Web Analytics
Anarşizm Kazandı! | Can Başkent

Can Başkent

ANARŞİZM KAZANDI!

CAN BAŞKENT

0.

Seçimin galibi bu sefer gerçekten anarşizm oldu.

Bu seçimler, tıpkı son iki üç yılda gerçekleşen diğer tüm seçimler gibi, temsili demokrasiye dair vasat bir aritmetiğe odaklı siyasetin ne kadar büyük bir hata olduğunu tekrar gösterdi. Bu minvalde, siyasi doğrularını ve en temel ilkelerini barajı geçme ya da seçim kazanma uğruna feda eden radikal solun ve pseudo-anarşizmin kaybetmesine şaşırmamak lazım. Ayrımı dikkatlice yapalım: ‘Oy versek bile ne değişecek’ diyen sinizm değil, oy vererek bu sistemi değiştiremeyiz diyen anarşizm yine kazandı. Bu nedenle daha önce çeşitli kereler de yazdığım gibi, oy vermeyenler haklı çıktı [0]. Kaldı ki, oylar bu şekilde sayıldıkça, seçmen sayıları rastgele artıp azaldıkça oy vermenin de pek bir aritmetik kıymeti kalmıyor [1].

Bu yazının iki amacı var: seçim endeksli siyaset algısı tuzağına sol siyasetin dahi düşmesine işaret etmek ve de sol siyaset zemininde bilginin (episteme’nin) değişim doğuracağı hayaline karşı son iki üç seçimin birer karşı-tez olduğuna temas etmek. Nihayetinde bu iki argümanın, özellikle seçimler zemininde anarşist siyaseti desteklediğini de göstermeye çalışacağız [2].

1.

» **Görev gereksinimleri**:
(1) Aşağıdaki ifadeler seçimler ve anarşizm üzerine yazıyla örtüşüyor mu? Her biri için evet ya da hayır de ve yazıdan belirleyici sözleri aynen alıntıla: (a) Seçimin galibi anarşizm olmuştur. (b) Kazanan, "Oy versek bile ne değişecek" diyen sinizmdir. (c) Yazının üç amacı vardır.
(2) Seçimler ve anarşizm üzerine yazıyı kaldığı yerden alıp sürdürebilir misin?

» **Altyazı tarzı metin verileri**:

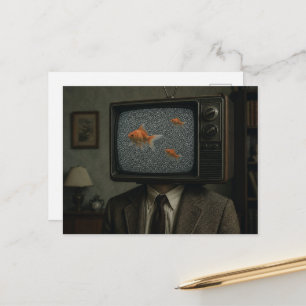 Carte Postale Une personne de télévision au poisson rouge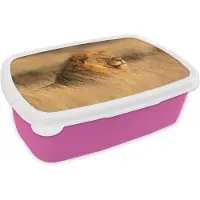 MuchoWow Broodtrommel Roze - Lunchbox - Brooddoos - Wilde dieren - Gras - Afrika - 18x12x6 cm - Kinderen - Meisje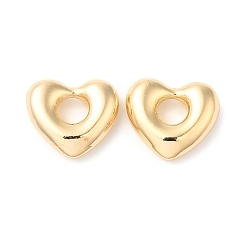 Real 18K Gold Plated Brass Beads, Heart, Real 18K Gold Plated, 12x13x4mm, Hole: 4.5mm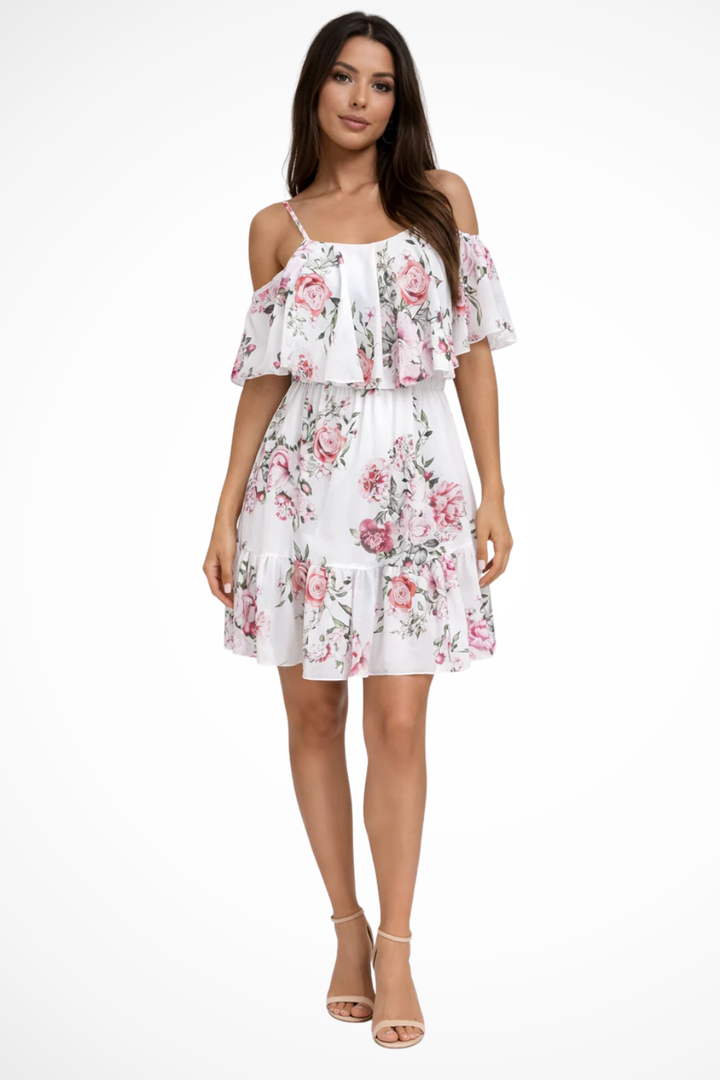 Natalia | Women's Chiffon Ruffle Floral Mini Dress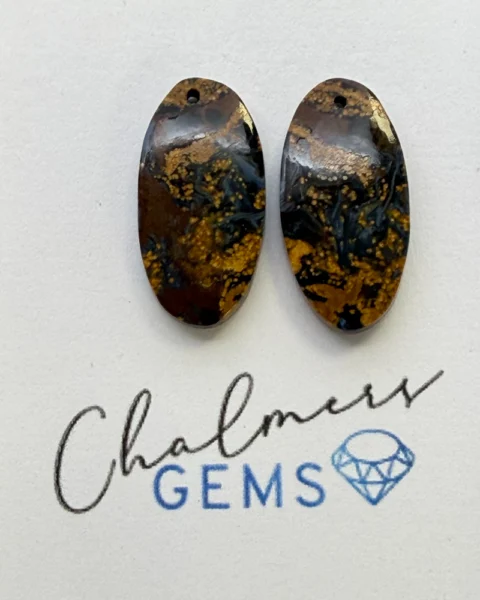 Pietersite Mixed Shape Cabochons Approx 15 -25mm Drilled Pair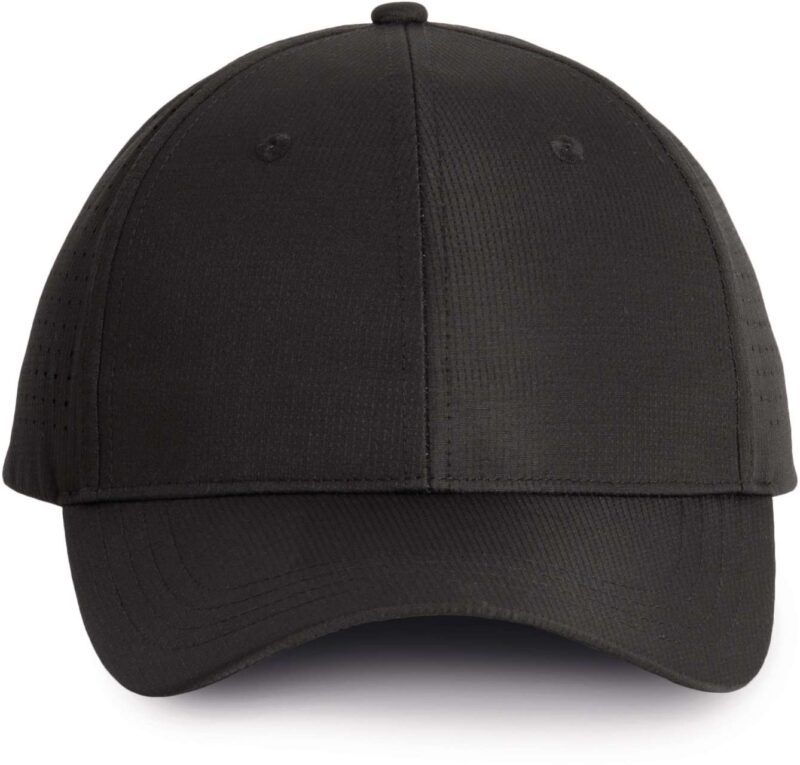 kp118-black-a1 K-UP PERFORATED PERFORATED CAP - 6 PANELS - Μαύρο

» **Yanıtlar**:
(1)
(a) Evet: "Seçimin galibi bu sefer gerçekten anarşizm oldu."
(b) Hayır: "‘Oy versek bile ne değişecek’ diyen sinizm değil, oy vererek bu sistemi değiştiremeyiz diyen anarşizm yine kazandı."
(c) Hayır: "Bu yazının iki amacı var"

(2)
Politikanın en temel ilkelerini dahi unutmamızı sağlayan seçim endeksli siyasetin nasıl bu ülkenin temel gerçeği haline geldiği tartışması bu satırları aşar. Kuşkusuz bu realitenin şekillenmesinde, memleketin içinde bulunduğu “ahval ve şeraitin” önemini es geçecek değiliz. Bu ilk tezimizi destekleyen bir gözlem aslında: içinde bulunduğumuz koşulları yaratanların, bu koşulların değiştirilmesine vesile olabilecek alternatifleri dahi belirlemesi ve dahası alternatif arayanların da bu çözüm yolunu neredeyse tek yol olarak görmesi, seçimlere endeksli siyasetin en büyük kusurlarındandır. Diğer bir deyişle, “millet iradesine” bu kadar vurgu yapan bir ideolojinin, maçı elbette kendi sahasında, kazanana dek tekrarlatarak oynayacağı barizdir. Fakat, zuranın zırt dediği yer, siyasi ilkelerin unutulduğu nokta da bu: öz-yönetimi, kalabalığın-yönetimiyle ikame etmek. Seçimlerin, anarşizm açısından ilk tercümesi budur.

Bu anarşizm için önemli bir tespit. Zira, beğenelim ya da beğenmeyelim, siyasetin bir öz-yönetim talebi dahilinde seçimlerin dışında ve hatta sadece seçimlerin dışında icra edilmesini talep eden tek ideoloji anarşizmdir. Bu nedenle, mantıksal olarak seçimlerden en az etkilenen ideoloji de anarşizmdir. Bu mantığın sonucu açık: her seçimin değişmez galibi anarşizmdir, zira her seçim, anarşizmin seçim dışı siyaset vurgusunu perçinlemektedir.

Bu, kuru bir vurdumduymazlık değildir. Anarşizmin, güncel ve pratik siyaseti ne kadar ciddiye aldığının, seçimler olsun olmasın, şu parti kazansın ya da kazanmasın, ipleri elimize alarak yerel örgütlenmelerle doğrudan demokrasiyi icra etmenin siyasete tercümesidir.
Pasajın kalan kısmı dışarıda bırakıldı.